The briefness of butterfly lives was emphasised by my second visit to the area a month later when I saw only one small tortoiseshell and no ringlets or meadow browns at all.
Early August found us in a very different habitat, a thousand feet up in the grassland above Bastow Wood in Upper Wharfedale, just outside Grassington. Here the grass was dotted with harebells, scabious, the yellow plumes of lady’s bedstraw, purple flowering betony and, along the lines of limestone outcrops, yellow rock-roses. Feeding on spear thistles and betony (pictured) were the butterflies for which we were searching, dark green fritillaries, distinguished from Britain’s other two large fritillaries by the distinctive pattern on the hind underwing.

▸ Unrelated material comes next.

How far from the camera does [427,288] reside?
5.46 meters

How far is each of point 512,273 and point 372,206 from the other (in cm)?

Around the same spot were lots of small heaths and a few common blues while meadow browns, ringlets and a few small tortoiseshells provided an overlap with the butterflies of Lower Wharfedale. We searched in vain for the other two specialities of Upper Wharfedale, the northern brown argus which lays its eggs on common rock-rose and the Scotch argus which does the same on blue moor-grass. Finding those remains a challenge for next year.
Denis O’Connor
Visited Otley Wetlands today. We saw a new butterfly for us feeding on Wild Marjoram. It was the size of a Red Admiral and we had good views of it. Basically, it was a dark background (say dark brown) but the patterns on the wings were white. It showed two small eyes on both the lower wings. On getting home, the nearest species to what we saw was the Marbled White.